--- BRIEF ---
Copy out the records starting at the line that contains "Perusing this scene, which" and continuing through the end of the records, renaming "black tire" to "dark tire" and leaving everything else unchanged.

Saved entries
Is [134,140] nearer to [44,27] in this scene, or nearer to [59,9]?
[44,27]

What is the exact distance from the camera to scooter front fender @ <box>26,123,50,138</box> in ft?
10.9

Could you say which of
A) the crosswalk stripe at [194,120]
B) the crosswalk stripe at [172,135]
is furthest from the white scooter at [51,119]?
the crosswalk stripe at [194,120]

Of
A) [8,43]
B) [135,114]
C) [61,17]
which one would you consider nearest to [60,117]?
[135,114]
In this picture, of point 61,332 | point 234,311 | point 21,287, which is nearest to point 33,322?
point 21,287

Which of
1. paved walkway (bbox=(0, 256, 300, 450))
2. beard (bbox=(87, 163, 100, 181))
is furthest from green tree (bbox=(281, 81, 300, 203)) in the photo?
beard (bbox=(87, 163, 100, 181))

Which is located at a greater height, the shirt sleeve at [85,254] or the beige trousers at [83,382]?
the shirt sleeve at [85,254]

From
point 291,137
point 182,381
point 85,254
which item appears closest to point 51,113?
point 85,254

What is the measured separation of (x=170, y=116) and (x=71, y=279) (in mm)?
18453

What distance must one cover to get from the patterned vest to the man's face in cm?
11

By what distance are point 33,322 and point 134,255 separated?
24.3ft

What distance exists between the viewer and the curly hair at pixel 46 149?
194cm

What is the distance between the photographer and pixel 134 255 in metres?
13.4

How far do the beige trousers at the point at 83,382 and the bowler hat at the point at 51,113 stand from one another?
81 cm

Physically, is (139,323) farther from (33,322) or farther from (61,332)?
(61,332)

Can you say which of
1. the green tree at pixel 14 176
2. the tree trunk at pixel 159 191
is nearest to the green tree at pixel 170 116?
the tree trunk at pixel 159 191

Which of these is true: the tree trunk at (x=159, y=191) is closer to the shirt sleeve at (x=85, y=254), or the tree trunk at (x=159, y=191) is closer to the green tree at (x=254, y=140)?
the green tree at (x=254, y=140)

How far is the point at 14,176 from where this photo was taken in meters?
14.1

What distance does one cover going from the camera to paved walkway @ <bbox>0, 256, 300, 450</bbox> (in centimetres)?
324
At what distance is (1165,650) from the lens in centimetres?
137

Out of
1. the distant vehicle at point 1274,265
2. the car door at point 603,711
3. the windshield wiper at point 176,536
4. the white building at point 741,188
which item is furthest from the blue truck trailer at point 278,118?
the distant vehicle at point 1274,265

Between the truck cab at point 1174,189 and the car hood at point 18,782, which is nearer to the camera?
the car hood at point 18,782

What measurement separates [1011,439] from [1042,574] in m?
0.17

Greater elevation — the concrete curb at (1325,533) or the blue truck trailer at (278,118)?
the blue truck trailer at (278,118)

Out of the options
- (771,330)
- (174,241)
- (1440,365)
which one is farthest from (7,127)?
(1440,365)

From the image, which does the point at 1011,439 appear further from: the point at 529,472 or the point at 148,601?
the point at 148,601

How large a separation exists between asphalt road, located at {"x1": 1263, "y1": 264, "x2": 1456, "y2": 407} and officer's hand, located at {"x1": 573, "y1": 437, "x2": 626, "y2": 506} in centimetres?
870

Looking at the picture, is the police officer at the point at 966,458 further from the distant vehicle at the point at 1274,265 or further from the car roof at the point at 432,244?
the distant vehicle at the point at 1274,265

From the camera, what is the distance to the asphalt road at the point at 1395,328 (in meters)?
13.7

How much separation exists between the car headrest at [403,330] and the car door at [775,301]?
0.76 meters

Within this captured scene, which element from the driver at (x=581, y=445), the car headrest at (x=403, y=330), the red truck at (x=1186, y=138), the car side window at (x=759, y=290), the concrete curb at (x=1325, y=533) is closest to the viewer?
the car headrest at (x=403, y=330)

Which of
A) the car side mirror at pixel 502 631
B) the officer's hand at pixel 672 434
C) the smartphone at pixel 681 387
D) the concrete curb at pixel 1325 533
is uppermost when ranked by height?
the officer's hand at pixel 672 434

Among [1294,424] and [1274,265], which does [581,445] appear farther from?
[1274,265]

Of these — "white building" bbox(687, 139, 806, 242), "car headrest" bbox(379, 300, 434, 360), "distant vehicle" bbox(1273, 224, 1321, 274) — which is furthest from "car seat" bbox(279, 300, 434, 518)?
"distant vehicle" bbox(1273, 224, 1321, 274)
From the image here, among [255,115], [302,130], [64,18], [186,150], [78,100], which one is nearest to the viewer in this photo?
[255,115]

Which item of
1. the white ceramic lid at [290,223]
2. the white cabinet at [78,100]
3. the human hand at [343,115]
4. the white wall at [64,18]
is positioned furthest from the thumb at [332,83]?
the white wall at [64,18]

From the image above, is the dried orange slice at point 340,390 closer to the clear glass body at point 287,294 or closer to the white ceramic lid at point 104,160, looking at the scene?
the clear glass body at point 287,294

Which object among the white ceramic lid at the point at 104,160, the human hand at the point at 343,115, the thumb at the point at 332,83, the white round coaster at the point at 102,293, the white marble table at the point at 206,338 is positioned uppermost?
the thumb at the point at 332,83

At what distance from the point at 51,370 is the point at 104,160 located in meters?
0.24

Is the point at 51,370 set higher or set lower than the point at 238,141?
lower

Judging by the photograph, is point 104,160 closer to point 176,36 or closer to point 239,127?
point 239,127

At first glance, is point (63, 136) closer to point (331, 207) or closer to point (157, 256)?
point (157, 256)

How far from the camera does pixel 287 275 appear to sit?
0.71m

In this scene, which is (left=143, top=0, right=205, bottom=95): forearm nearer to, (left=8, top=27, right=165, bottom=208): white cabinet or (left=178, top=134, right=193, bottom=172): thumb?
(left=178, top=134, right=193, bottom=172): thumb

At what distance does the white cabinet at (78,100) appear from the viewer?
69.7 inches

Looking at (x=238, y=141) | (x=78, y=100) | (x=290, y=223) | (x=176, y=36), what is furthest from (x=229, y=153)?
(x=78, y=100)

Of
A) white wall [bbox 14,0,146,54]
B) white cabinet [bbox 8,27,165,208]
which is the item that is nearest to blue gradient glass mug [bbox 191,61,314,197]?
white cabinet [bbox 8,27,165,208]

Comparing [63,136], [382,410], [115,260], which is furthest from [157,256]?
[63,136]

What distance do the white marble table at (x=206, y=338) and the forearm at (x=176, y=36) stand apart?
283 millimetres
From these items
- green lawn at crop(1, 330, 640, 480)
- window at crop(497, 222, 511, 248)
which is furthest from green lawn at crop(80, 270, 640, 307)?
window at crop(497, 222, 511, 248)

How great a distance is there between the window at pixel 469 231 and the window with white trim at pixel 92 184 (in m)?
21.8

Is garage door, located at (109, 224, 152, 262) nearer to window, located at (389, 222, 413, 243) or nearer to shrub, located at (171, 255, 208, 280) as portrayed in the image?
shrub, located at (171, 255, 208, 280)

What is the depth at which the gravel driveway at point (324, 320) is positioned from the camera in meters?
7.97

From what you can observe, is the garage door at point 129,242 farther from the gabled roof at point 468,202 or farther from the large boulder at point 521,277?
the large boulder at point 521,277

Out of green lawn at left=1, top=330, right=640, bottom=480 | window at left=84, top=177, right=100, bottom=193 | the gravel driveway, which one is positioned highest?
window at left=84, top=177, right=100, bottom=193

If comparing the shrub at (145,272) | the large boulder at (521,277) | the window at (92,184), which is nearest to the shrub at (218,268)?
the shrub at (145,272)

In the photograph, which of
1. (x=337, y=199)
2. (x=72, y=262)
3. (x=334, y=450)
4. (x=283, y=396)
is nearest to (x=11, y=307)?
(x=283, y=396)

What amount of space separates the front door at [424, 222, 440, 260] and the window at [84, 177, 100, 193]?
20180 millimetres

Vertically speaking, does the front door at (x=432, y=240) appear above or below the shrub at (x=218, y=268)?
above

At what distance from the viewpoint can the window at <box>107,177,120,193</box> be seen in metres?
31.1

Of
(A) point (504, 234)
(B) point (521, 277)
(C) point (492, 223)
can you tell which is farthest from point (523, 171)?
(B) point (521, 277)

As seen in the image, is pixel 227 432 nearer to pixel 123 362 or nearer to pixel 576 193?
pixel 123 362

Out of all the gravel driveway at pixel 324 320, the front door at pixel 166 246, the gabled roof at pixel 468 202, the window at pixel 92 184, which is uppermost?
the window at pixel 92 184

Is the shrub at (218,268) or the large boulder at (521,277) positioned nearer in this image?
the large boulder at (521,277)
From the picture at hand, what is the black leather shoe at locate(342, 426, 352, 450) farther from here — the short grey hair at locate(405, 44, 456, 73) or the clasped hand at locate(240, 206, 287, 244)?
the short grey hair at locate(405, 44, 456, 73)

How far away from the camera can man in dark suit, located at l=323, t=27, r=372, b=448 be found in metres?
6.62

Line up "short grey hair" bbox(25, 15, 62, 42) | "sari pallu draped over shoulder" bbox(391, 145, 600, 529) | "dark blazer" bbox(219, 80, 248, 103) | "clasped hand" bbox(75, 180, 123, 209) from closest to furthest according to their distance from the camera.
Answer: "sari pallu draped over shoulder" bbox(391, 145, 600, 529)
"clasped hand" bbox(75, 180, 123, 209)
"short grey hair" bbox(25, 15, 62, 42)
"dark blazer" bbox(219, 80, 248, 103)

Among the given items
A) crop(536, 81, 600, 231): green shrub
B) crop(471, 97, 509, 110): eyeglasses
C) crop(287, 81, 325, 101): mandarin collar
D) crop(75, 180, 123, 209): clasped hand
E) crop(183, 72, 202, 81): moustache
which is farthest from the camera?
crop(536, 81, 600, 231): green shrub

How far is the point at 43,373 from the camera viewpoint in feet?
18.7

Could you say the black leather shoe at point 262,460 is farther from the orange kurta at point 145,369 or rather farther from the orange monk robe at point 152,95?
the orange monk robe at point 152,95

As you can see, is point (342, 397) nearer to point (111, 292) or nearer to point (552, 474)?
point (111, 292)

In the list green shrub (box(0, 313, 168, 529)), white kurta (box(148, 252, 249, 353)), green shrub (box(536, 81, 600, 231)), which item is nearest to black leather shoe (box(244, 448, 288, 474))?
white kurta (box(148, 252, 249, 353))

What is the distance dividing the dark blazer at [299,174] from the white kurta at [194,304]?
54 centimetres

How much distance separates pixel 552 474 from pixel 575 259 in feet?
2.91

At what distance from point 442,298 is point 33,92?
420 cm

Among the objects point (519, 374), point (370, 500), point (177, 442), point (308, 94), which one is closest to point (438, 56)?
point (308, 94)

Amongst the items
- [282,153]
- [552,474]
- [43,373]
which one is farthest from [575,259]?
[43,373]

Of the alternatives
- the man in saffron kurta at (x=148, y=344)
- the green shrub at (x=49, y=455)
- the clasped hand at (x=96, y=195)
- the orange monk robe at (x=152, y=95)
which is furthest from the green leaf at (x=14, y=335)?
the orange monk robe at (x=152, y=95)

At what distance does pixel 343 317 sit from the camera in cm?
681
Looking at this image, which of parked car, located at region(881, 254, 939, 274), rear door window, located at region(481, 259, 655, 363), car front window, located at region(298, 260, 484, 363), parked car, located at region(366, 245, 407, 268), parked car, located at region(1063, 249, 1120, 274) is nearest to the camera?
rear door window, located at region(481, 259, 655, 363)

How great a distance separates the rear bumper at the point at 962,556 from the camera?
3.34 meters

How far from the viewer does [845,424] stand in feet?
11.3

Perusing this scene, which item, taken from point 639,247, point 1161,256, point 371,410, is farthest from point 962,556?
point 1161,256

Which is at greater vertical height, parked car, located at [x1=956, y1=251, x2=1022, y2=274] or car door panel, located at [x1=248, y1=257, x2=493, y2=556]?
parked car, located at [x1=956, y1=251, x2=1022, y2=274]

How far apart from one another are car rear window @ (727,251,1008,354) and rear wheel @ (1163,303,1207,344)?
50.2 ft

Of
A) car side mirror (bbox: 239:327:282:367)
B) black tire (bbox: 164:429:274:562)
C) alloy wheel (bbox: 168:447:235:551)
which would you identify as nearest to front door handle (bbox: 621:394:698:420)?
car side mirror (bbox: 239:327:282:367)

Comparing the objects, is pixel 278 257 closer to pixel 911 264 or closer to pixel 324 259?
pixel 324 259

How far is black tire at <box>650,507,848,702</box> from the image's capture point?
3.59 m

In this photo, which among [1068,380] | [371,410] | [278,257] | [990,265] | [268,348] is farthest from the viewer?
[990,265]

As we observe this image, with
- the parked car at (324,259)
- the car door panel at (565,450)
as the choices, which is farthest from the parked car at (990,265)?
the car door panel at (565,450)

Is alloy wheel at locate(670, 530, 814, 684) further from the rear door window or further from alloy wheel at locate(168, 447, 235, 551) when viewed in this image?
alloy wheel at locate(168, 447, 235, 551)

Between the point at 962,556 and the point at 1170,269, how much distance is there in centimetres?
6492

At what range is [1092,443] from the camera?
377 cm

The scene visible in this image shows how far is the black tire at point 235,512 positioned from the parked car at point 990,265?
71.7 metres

--- SOLUTION ---
Perusing this scene, which item, taken from point 639,247, point 1161,256, point 371,410, is farthest from point 962,556?
point 1161,256

Which is at greater vertical height, parked car, located at [x1=956, y1=251, x2=1022, y2=274] or car door panel, located at [x1=248, y1=257, x2=493, y2=556]?
parked car, located at [x1=956, y1=251, x2=1022, y2=274]

How far apart from one another are car rear window @ (727,251,1008,354) and rear wheel @ (1163,303,1207,344)?
50.2 ft

Of
A) car side mirror (bbox: 239:327:282:367)
B) dark tire (bbox: 164:429:274:562)
C) alloy wheel (bbox: 168:447:235:551)
which would you identify as nearest to front door handle (bbox: 621:394:698:420)?
car side mirror (bbox: 239:327:282:367)

Comparing the objects, is pixel 278 257 closer to pixel 911 264 or closer to pixel 324 259?
pixel 324 259

How far is dark tire at <box>650,507,848,702</box> from the image's capture point?
3.59 m

In this photo, which among [1068,380] | [371,410] | [278,257] | [990,265] | [268,348] is farthest from the viewer?
[990,265]

As we observe this image, with
- the parked car at (324,259)
- the car door panel at (565,450)
as the choices, which is farthest from the parked car at (990,265)?
the car door panel at (565,450)

Is alloy wheel at locate(670, 530, 814, 684) further from the rear door window or further from alloy wheel at locate(168, 447, 235, 551) when viewed in this image?
alloy wheel at locate(168, 447, 235, 551)

Between the point at 962,556 and the point at 1170,269, how much distance is there in centimetres?
6492

At what range is [1092,443] from the camera?
377 cm

The scene visible in this image shows how far is the dark tire at point 235,512 positioned from the parked car at point 990,265?
71.7 metres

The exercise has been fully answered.